We mentioned that this equation follows directly from the Bellman expectation equation for v_\pi.

v_\pi(s) = \text{} \mathbb{E}\pi[R{t+1} + \gamma v_\pi(S_{t+1}) | S_t=s] = \sum_{a \in \mathcal{A}(s)}\pi(a|s)\sum_{s' \in \mathcal{S}, r\in\mathcal{R}}p(s',r|s,a)(r + \gamma v_\pi(s')) (The Bellman expectation equation for v_\pi)

In order to see this, we can begin by looking at what the Bellman expectation equation tells us about the value of state s_1 (where we just need to plug in s_1 for state s).

v_\pi(s_1) = \sum_{a \in \mathcal{A}(s_1)}\pi(a|s_1)\sum_{s' \in \mathcal{S}, r\in\mathcal{R}}p(s',r|s_1,a)(r + \gamma v_\pi(s'))

Then, it's possible to derive the equation for state s_1 by using the following:

\mathcal{A}(s_1)={ \text{down}, \text{right} } (When in state s_1, the agent only has two potential actions: down or right.)
\pi({down}|s_1) = \pi(\text{right}|s_1) = \frac{1}{2} (We are currently examining the policy where the agent goes down with 50% probability and right with 50% probability when in state s_1.)
p(s_3,-3|s_1,\text{down}) = 1 (and p(s',r|s_1,\text{down}) = 0 if s'\neq s_3 or r\neq -3) (If the agent chooses to go down in state s_1, then with 100% probability, the next state is s_3, and the agent receives a reward of -3.)
p(s_2,-1|s_1,\text{right}) = 1 (and p(s',r|s_1,\text{right}) = 0 if s'\neq s_2 or r\neq -1) (If the agent chooses to go right in state s_1, then with 100% probability, the next state is s_2, and the agent receives a reward of -1.)
\gamma = 1 (We chose to set the discount rate to 1 in this gridworld example.)
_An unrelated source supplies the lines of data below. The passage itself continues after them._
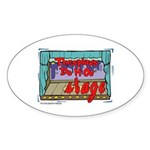 Thespians Do It On Stage Oval Sticker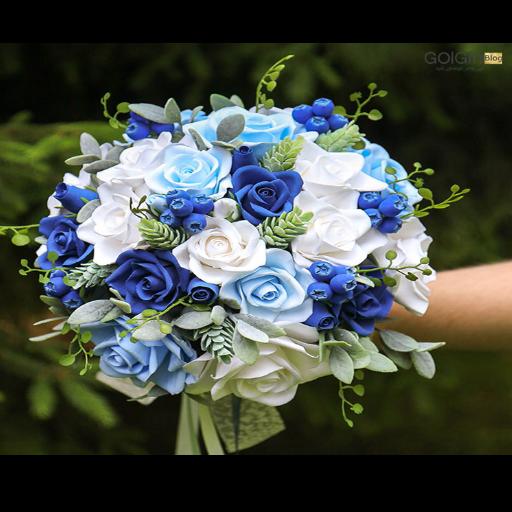 خرید اینترنتی دسته گل رز آبی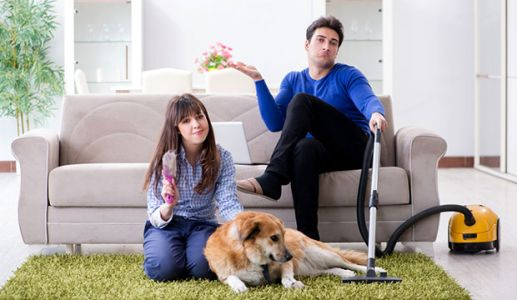 Are Pet Vacuums Worth The Money?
If this is not entirely clear to you, please take the time now to plug in the values to derive the equation from the video. Then, you are encouraged to repeat the same process for the other states.

Notes on Solving the System of Equations

In the video, we mentioned that you can directly solve the system of equations:

v_\pi(s_1) = \frac{1}{2}(-1 + v_\pi(s_2)) + \frac{1}{2}(-3 + v_\pi(s_3))
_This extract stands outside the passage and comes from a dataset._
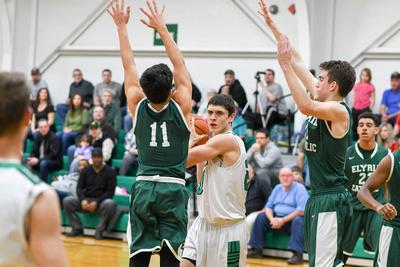 Boys Basketball vs Elyria Catholic-6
v_\pi(s_2) = \frac{1}{2}(-1 + v_\pi(s_1)) + \frac{1}{2}(5 + v_\pi(s_4))

v_\pi(s_3) = \frac{1}{2}(-1 + v_\pi(s_1)) + \frac{1}{2}(5 + v_\pi(s_4))

v_\pi(s_4) = 0

Since the equations for v_\pi(s_2) and v_\pi(s_3) are identical, we must have that v_\pi(s_2) = v_\pi(s_3).
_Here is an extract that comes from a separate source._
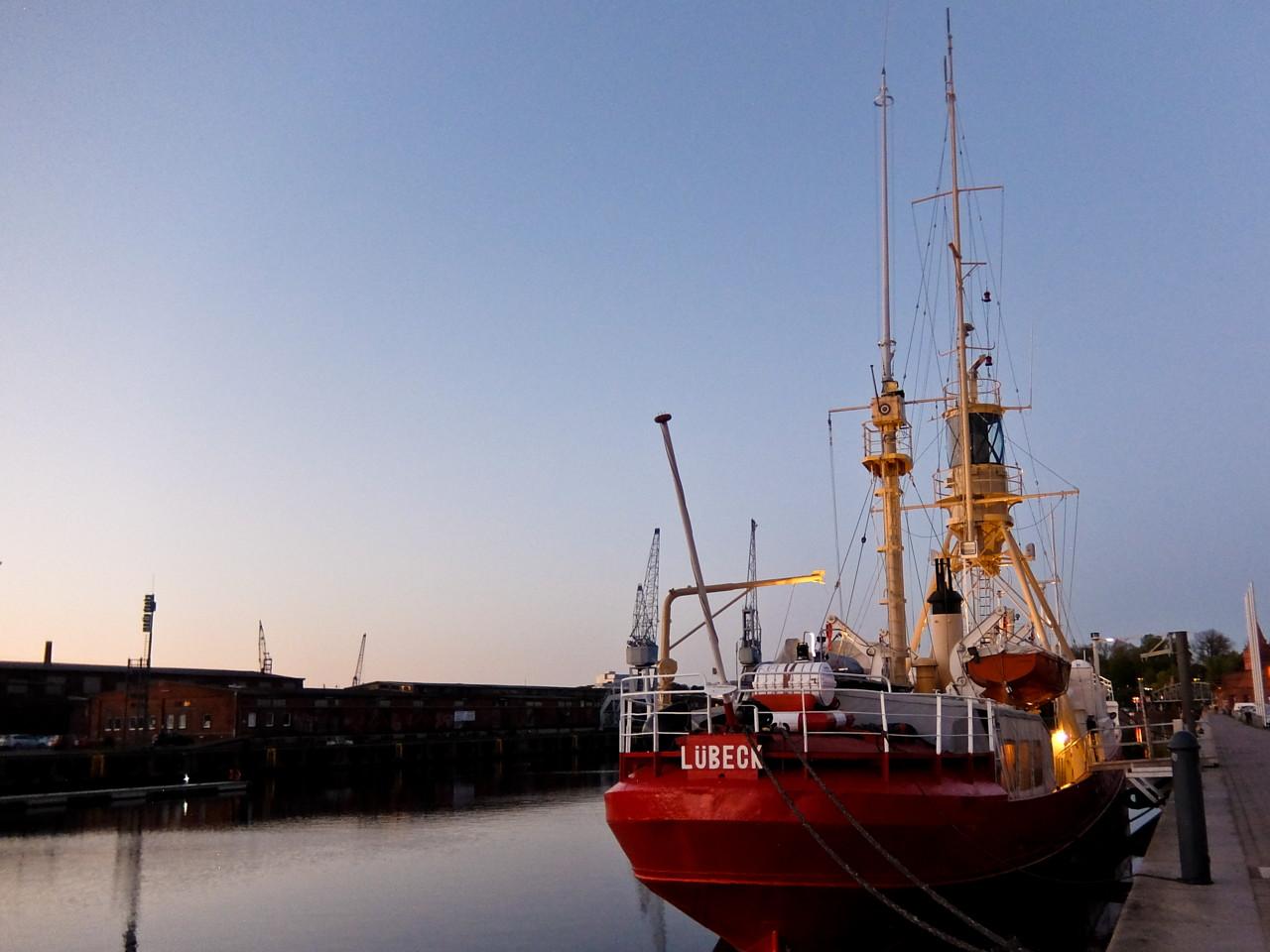 Dockside Lubeck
Thus, the equations for v_\pi(s_1) and v_\pi(s_2) can be changed to:

v_\pi(s_1) = \frac{1}{2}(-1 + v_\pi(s_2)) + \frac{1}{2}(-3 + v_\pi(s_2)) = -2 + v_\pi(s_2)

v_\pi(s_2) = \frac{1}{2}(-1 + v_\pi(s_1)) + \frac{1}{2}(5 + 0) = 2 + \frac{1}{2}v_\pi(s_1)

Combining the two latest equations yields

v_\pi(s_1) = -2 + 2 + \frac{1}{2}v_\pi(s_1) = \frac{1}{2}v_\pi(s_1),

which implies v_\pi(s_1)=0. Furthermore, v_\pi(s_3) = v_\pi(s_2) = 2 + \frac{1}{2}v_\pi(s_1) = 2 + 0 = 2.

Thus, the state-value function is given by:

v_\pi(s_1) = 0

v_\pi(s_2) = 2

v_\pi(s_3) = 2

v_\pi(s_4) = 0

Note. This example serves to illustrate the fact that it is possible to directly solve the system of equations given by the Bellman expectation equation for v_\pi. However, in practice, and especially for much larger Markov decision processes (MDPs), we will instead use an iterative solution approach.